* Tasks and exercises:
[1] In the excerpt on RA options, what does the writer say the IANA registry should be used for?
[2] Continue the excerpt on RA options from where it stops.

* Article:
--------------------------------

This means extra code which could be an issue for embedded systems. For 
systems that process RAs in the operation system kernel, this may mean linking
with a library that potentially causes remotely expoitable security holes.

> So while the work of supporting the option infrastructure in itself
> is more work than the simple TVL option, adding new data to the
> option has very little overhead.  The architectural change that
> this brings, is that no longer is changes to router operating
> systems or the host stack kernel required.  

I don't think something like CBOR is required for this. A router can have
a setup where an external service supplies options. 

The DHCP world never felt the need to come up with a high level encoding and
DHCP has a huge number of options.

> > However, the complete syntax for an option still needs the names of fields,
> > use of arrays and dicts, etc.
> 
> Right, that's modelled in CDDL in the IANA registry.

I don't think it is progress to publish protocols in the IANA registry.
The IANA registry should be for code points (private or public) and data
extracted from RFCs.

I think it would be really bad if IANA would be the sole place where 
essential RAs options are decribed. 

> Why would an option be "standards track"? Nothing prohibiting
> standards track for a universal configuration option either, but
> the proposal here is that only expert review is required to define
> new options.

--------------------------------

* Dataset section:
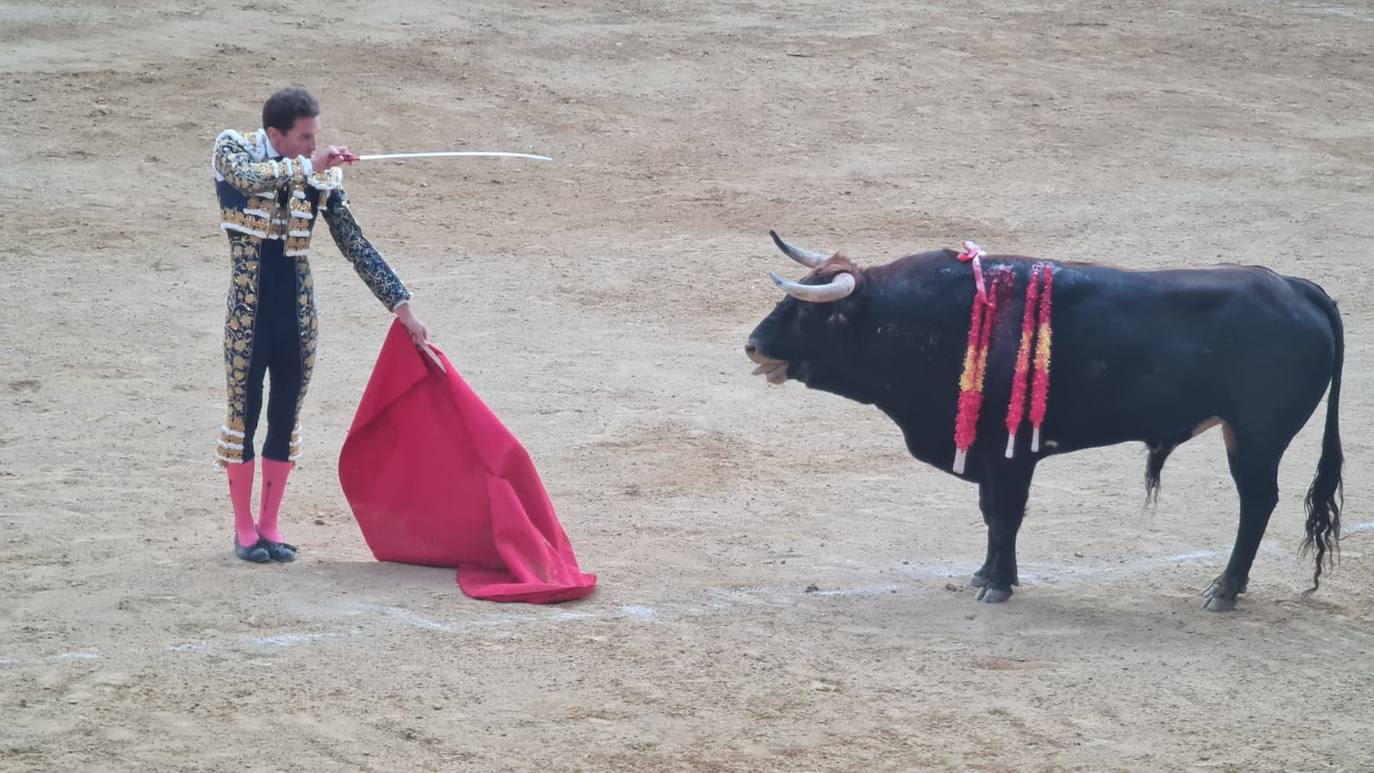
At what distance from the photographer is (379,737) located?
5480 mm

--------------------------------

* Answers to each task:
[1] Code points (private or public) and data extracted from RFCs.

[2]
To give a couple of examples:
1) For some reason we don't have a DHCPv6 option for default router. This is
   commonly requested, is not a particularly complex option, and DHCPv6 
   has plenty of code points. This is a discussion we should have out in the
   open, but as some expert review for an IANA registry.

2) We have a DHCPv6 IA_PD with poorly defined semantics. Again, a simple
   option but with complex semantics. This is again a case where we should
   have a public discussion.

3) We had an endless discussion about an 'IPV4-only' option. Again this 
   requires more discussion than just a bit of expert review.

I think that all options that we want to rely on in other RFCs should be
standards track. Yes, if some vendor has a private light bulb protocol, it
should be easy to get a code point for that. But anything that is required
for most routers or hosts should have rough consensus.